What are the common error codes when monitoring HTTPS websites with Web-Mon plugin?

Common Errors

error:140770FC:SSL routines:func(119):reason(252)

This error may be returned from older Netprobe versions from GA3.0.x to GA3.2.x. Users are suggested to upgrade their Netprobe version as appropriate. This code is usually translated to "unknown protocol".

error:140770FC:SSL routines:SSL23_GET_SERVER_HELLO:unknown protocol

The error may appear if Web-Mon plugin is unable to connect the target website due to mismatch of protocol version or cipher. One other possiblity is that the target website actually returned a HTTP rather than HTTPS response.

error:14077410:SSL routines:SSL23_GET_SERVER_HELLO:sslv3 alert handshake failure

The Web-Mon plugin is unable to negotiate with the target website using TLS protocol. It is possible that the website uses the deprecated SSL v2 or v3 protocols, which are no longer supported since Geneos version GA3.6.

error:1407742E:SSL routines:SSL23_GET_SERVER_HELLO:tlsv1 alert protocol version

The above error may appear when the monitored website requires TLS version 1.2, but the Netprobe is older than version GA3.6.

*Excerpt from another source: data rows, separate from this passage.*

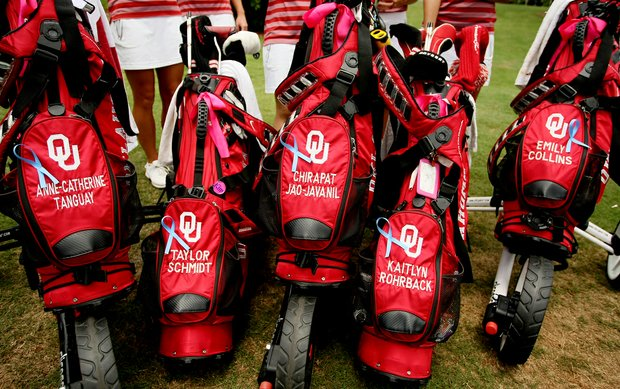 Oklahoma Sooners bought ribbons for their bag in support of the Tornado victims in Moore, OK, in Round 2 of the 2013 Women's NCAA Championship.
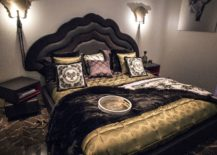 Dashing-contemporary-bedroom-in-black-and-gold-217x155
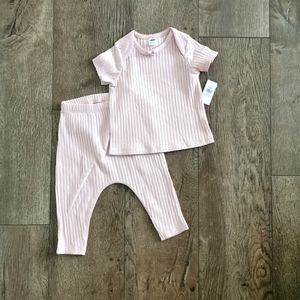 BNWT Old Navy 2 piece ribbed set 12-18 M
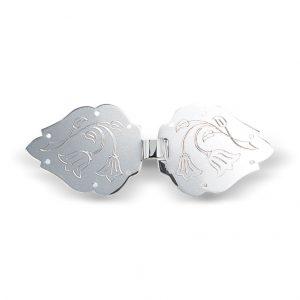 Mestergull Spenne i hvitt sølv med graverte detaljer. NORSK BUNADSØLV Spenne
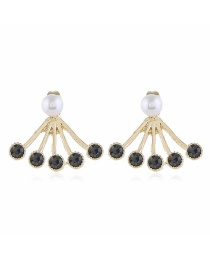 Fashion Black Pearl Scalloped Diamond Earrings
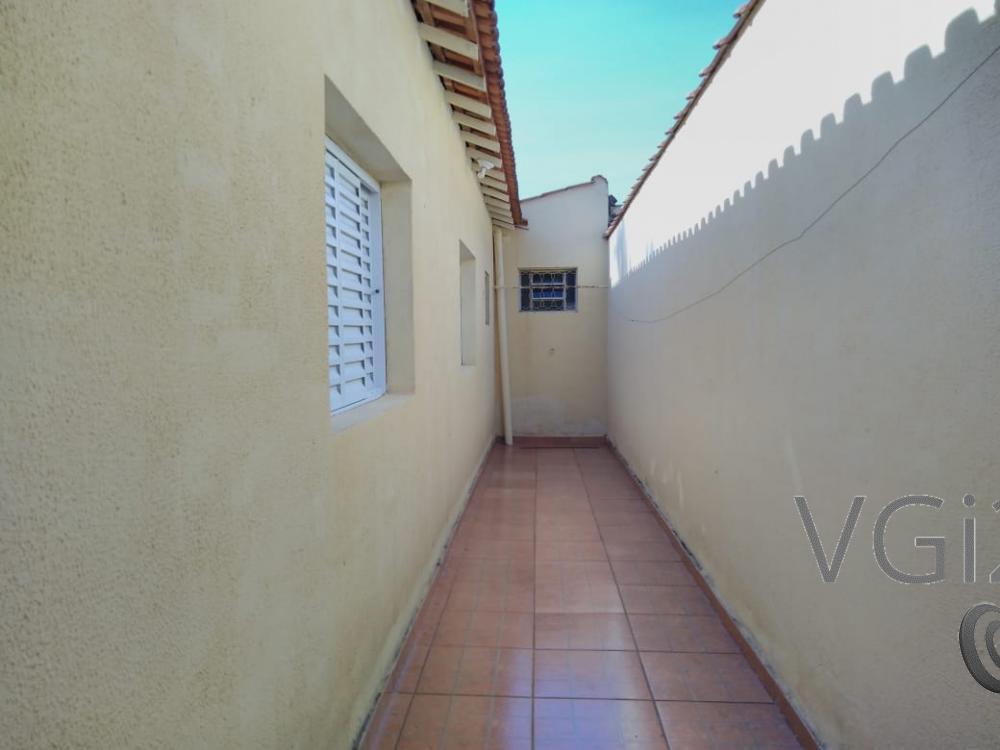 Alugar Casa / Padrão em Ribeirão Preto R$ 1.550,00 - Foto 22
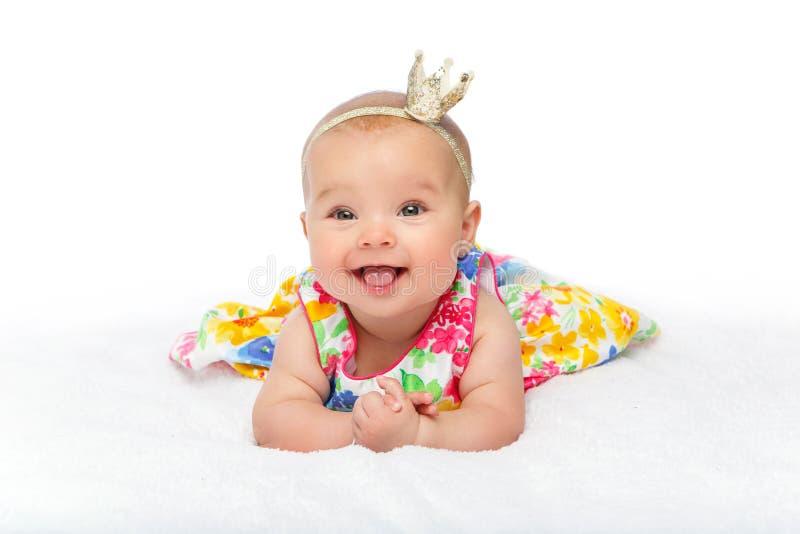 Bebé hermoso feliz con la corona en la cabeza fotos de archivo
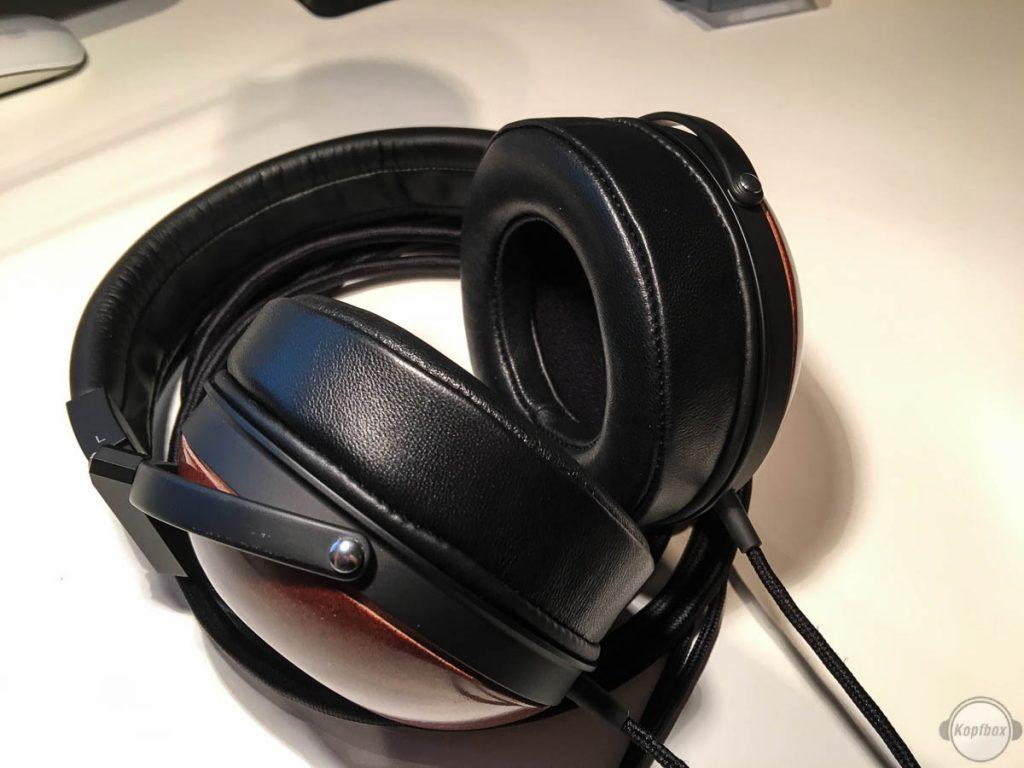 Die Dekoni Audio Pads auf dem Fostex ZH-X00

error:14082174:SSL routines:ssl3_check_cert_and_algorithm:dh key too small

The target website is probably using certain weak ciphers. In particular, the OpenSSL library bundled with Geneos has been upgraded from version GA3.8.1 (NPX-903) to address various known vulnerabilities. As a result the Web-Mon plugin may refuse to connect some older websites.

Diagnosis

Users may try the "openssl" command on Linux to connect the target website. The example below should provide more detailed messages for troubleshooting.

openssl s_client -connect [hostname:port]

Further Reading

Users may check out Wikipedia's article on Transport Layer Security for background of the TLS and the now-deprecated SSL protocols.